= Text provided =
= = =

Show HN: Brainfuck to RISC-V JIT compiler written in Zig

5 0x000xca0xfe 3 5/25/2025, 12:34:09 PM github.com ↗

Hi everybody,

this was my project to learn Zig and RISC-V+x86_64 assembly.

Not sure if anybody is actually interested in yet another Brainfuck compiler, so I'll just write up some random things I learned while building it!

- A primitive assembly stitching compiler is 10x faster than the interpreter. Did not expect that.

- The generated x86 code is really bad (e.g. it always uses 6 or 7 byte sized instructions with 32-bit immediates when there are much smaller ones) but it doesn't really matter. Good code generated by GCC and clang for transpiled Brainfuck->C is not much faster as it's bottlenecked by memory accesses anyways.

- Zig is pretty far along actually. You can make serious projects with it!

- But the community seems to like self-punishment. Unused parameters and variables are hard errors and there is no way to disable that even for debug builds. Makes quickly commenting out part of the code a real PITA.

- I've had a miscompilation due to std.mem.span being broken and two source code breaks going from Zig 0.13 to 0.15 (std.mem.page_size got removed and ArrayList.popOrNull as well).

- But arbitrary size integers are fantastic! And well-defined two's complement behaviour!

= = =

= Supplied data =
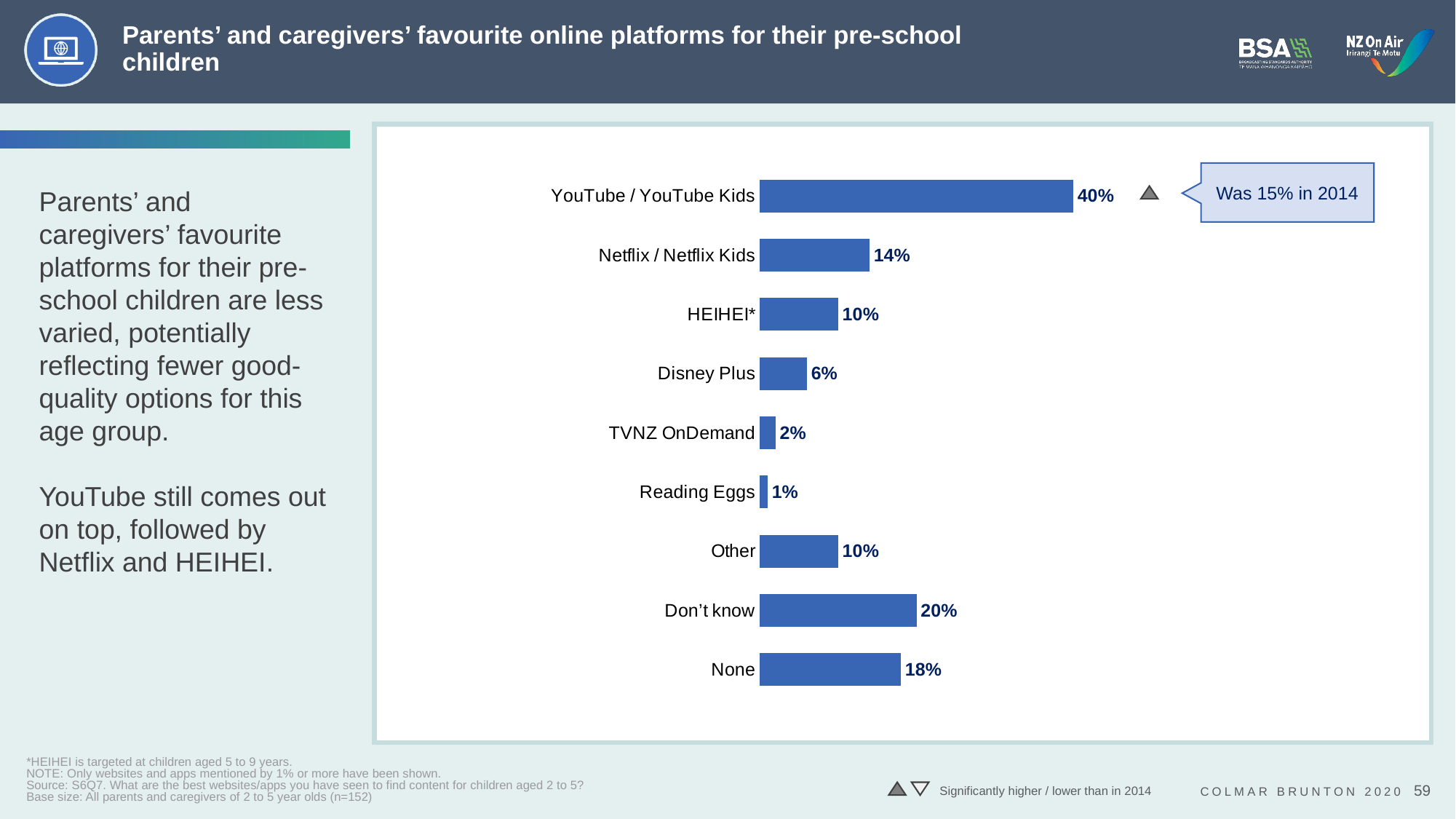
What percentage is shown for Disney Plus? 6% Which category has the highest value in the chart? YouTube / YouTube Kids What is the difference between the values for Don't know and None? 2% How many categories are shown in the chart? 9 What is the value for Don't know? 20% Which is larger, the value for HEIHEI* or the value for Disney Plus? HEIHEI* According to the callout on the chart, what was the value for YouTube / YouTube Kids in 2014? 15% What is the value shown for Netflix / Netflix Kids? 14% What percentage of parents and caregivers named YouTube / YouTube Kids as a favourite platform? 40% What kind of chart is shown on the slide? Bar chart What is the difference between the values for YouTube / YouTube Kids and Netflix / Netflix Kids? 26% Which category has the lowest value in the chart? Reading Eggs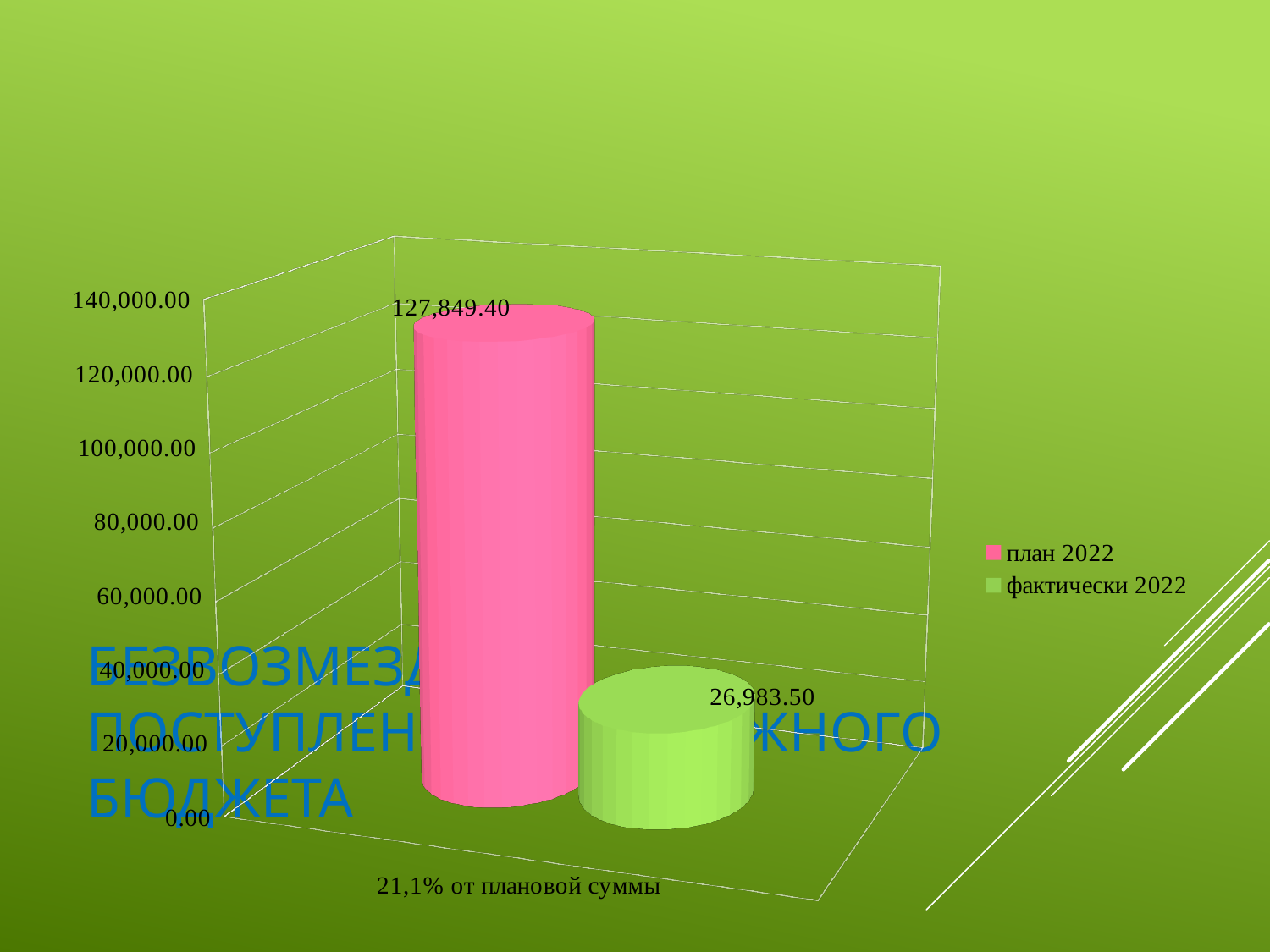
How many series does the legend list? 2 Is the value for план 2022 greater or less than 120,000.00? greater Is the value for фактически 2022 greater or less than 40,000.00? less Which series has the lowest value? фактически 2022 What is the category label shown below the bars? 21,1% от плановой суммы What is the difference between the план 2022 value and the фактически 2022 value? 100,865.90 Which series has the higher value, план 2022 or фактически 2022? план 2022 What kind of chart is shown on the slide? bar chart What is the value for фактически 2022? 26,983.50 Which series has the highest value? план 2022 What is the value for план 2022? 127,849.40 What colour is the bar for фактически 2022? green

= = =

= Explore the material =
A - Reproduce the portion of the Show HN post starting with "- Zig is pretty" and going on through "ArrayList.popOrNull as well).".
B - In the Show HN post, how much faster than the interpreter does the primitive assembly stitching compiler turn out to be?
C - Translate this sentence from the Show HN post into German: "Unused parameters and variables are hard errors and there is no way to disable that even for debug builds."

= Responses to the tasks =
A -
- Zig is pretty far along actually. You can make serious projects with it!

- But the community seems to like self-punishment. Unused parameters and variables are hard errors and there is no way to disable that even for debug builds. Makes quickly commenting out part of the code a real PITA.

- I've had a miscompilation due to std.mem.span being broken and two source code breaks going from Zig 0.13 to 0.15 (std.mem.page_size got removed and ArrayList.popOrNull as well).

B - 10x faster.

C - Unbenutzte Parameter und Variablen sind harte Fehler, und es gibt keine Möglichkeit, das selbst für Debug-Builds zu deaktivieren.